But, ready for deployment and development as the many Eprint Archives
fill are new generations of Open Archives Service Providers
http://www.openarchives.org/service/listproviders.html such as
http://cite-base.ecs.soton.ac.uk/help/index.php3 that are ready to
provide all sorts of new and powerful navigational capabilities -- all
they are waiting for is the full-text literature to apply them to!

Meanwhile, you seem to be recommending that the online-archiving of
that full-text literature should be waiting... for what?

And why? The for-fee full-text literature already exists, on-paper and
on-line, for those who can afford it. So do the indexing and
abstracting services. We are talking about SUPPLEMENTING all these
toll-based goodies with for-free ones, by self-archiving the full
texts. This is not even a SUBSTITUTE, yet, but merely a supplement.

Now exactly what is the force of the indexing/abstracting worry with
regard to the desirability, feasibility, or optimality of
self-archiving?

I ask this to reduce the possibility that we may be talking at
cross-purposes, as you focus on easing the library budget crisis and I
focus on freeing online access to the refereed literature.

SMITH: "editors can influence the publisher role in access to the
significant body of literature of the past, both recent and distant."

Yes, perhaps. But the immediate problem is the immediate literature,
the present, not the past.

Besides, the past will probably take care of itself, as not much
revenue is at stake there for journal publishers. Indeed, some are
already announcing new policies of freeing on-line access to their
full-text contents 6-12 months after publication:

NEJM's NEW WEBSITE AND NEW POlICY
http://www.ecs.soton.ac.uk/~harnad/Hypermail/Amsci/1334.html

But for research and researchers, this is all too little and too late:
Researchers do not give away their research reports for PUBLICation in
order to have them embargoed behind financial firewalls for 6-12
months:

Harnad, S. (2001) AAAS's Response: Too Little, Too Late. Science
dEbates [online] 2 April 2001.
http://www.sciencemag.org/cgi/eletters/291/5512/2318b Fuller version:
http://www.ecs.soton.ac.uk/~harnad/Tp/science2.htm

SMITH: "By giving up the distribution rights to publishers, and
standing by for all these decades while publishers have essentially
broken the system of scholarly communication (by price increases),
researchers have got themselves into a pickle. How can researchers
have influence on the Post-Gutenberg Anomaly? [by] expanding our
responsibilities and awareness not only in self-archiving, but in our
editing roles, and in the way our societies handle the publication of
our journals"

I regret that I cannot follow this. The journal pricing/budget problem
started in the Gutenberg era, and if we were still in the Gutenberg
era, I think our prospects of getting out of the "pickle" would have
been quite slim.

But we are in the PostGutenberg era -- and we are not talking about
the journal pricing/budget problem!
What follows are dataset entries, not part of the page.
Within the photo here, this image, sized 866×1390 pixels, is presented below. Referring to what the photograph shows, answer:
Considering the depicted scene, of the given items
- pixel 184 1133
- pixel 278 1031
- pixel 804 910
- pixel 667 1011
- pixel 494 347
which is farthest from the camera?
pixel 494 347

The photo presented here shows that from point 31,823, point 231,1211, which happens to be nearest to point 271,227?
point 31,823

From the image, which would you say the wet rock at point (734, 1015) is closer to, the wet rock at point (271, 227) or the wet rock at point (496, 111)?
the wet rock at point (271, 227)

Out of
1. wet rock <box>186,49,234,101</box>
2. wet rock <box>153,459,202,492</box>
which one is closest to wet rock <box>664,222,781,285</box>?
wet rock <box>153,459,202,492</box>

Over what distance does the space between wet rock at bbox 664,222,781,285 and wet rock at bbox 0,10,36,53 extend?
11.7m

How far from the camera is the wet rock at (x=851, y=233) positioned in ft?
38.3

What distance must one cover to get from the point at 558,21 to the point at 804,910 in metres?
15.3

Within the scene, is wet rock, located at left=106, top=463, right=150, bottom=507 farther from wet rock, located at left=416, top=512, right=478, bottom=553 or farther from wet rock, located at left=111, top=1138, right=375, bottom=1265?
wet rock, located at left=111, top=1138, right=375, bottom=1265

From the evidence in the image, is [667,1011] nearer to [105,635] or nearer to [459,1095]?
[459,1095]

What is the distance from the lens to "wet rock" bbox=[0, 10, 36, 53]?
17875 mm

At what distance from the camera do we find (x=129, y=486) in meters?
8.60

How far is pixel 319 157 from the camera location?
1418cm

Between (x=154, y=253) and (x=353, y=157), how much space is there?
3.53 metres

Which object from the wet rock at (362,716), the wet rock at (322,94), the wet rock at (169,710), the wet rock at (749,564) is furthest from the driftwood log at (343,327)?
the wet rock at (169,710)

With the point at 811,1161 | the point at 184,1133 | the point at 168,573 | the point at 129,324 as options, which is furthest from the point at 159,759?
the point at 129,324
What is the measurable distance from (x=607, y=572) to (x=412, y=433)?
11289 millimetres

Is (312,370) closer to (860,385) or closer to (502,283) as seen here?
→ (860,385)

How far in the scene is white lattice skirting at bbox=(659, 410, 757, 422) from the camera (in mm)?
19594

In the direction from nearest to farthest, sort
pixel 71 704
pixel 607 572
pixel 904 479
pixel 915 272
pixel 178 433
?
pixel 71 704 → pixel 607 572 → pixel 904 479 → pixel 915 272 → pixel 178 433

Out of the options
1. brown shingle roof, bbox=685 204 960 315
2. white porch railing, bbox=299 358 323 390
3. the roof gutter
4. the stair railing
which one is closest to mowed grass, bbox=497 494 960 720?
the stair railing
We are talking about eliminating
obsolete and unnecessary access barriers by self-archiving all
refereed research online.

Now it seems to me that self-archiving is all that's needed there.
Exactly what (apart from updating copyright transfer policy, which
would be a convenience, but not a necessity) is it about the "handling
of publication" that you would like researchers to exert their
influence to change, and why?

SMITH: "a careful approach to inflicting your proposal on publishers
may be in order. How many prestigious journals can disappear before a
given field is in disarray? After that point, there is nowhere for
anyone to publish. Shouldn't researchers be prepared even a little bit
for this possibility?"

I am not trying to inflict anything on publishers! I am trying to wake
up researchers to what is in the best interest of their own research,
and how to go about making it happen.

You have a hypothesis here. You think self-archiving will make
journals disappear and cast fields into disarray. What evidence do you
have for that worry? Papers have been self-archived in physics for 10
years and the journals seem to be doing fine.

You are perhaps worrying about what journal publishers will eventually
do if and when the literature is free online and if and when
user-preference for the free versions causes cancellations and revenue
shrinkage? This was discussed in the paper under discussion too. See:

4.2 HYPOTHETICAL SEQUEL:
http://www.publications.parliament.uk/pa/cm200304/cmselect/cmsctech/399/399we152.htm
worry, by the way, is #17 of the 22 Prima-Facie FaQs for Overcoming
Zeno's Paralysis:

17. PUBLISHERS' FUTURE
http://www.ecs.soton.ac.uk/~harnad/Tp/resolution.htm#17.Publishers

"I worry about self-archiving because of what it might do to journal
publishers' future."

See the replies about PAYING THE PIPER (8
http://www.ecs.soton.ac.uk/~harnad/Tp/resolution.htm#8), DOWNSIZING
(9
http://www.ecs.soton.ac.uk/~harnad/Tp/resolution.htm#9.Downsizing),
and CAPITALISM (14
http://www.ecs.soton.ac.uk/~harnad/Tp/resolution.htm#14.Capitalism).

Those journal publishers who are willing and able to scale down to
their new PostGutenberg niche can do so. New online-only journal
publishers are ready to take over the titles in the cases where they
are not. The remaining QC/C service costs per submitted paper can be
paid for by the author-institution out of 10% of its annual 100% S/L/P
savings. And refereed journal publication is only a small portion of
publication, most of the rest of which, being non-give-away, will
proceed on-line much the way it does on-paper.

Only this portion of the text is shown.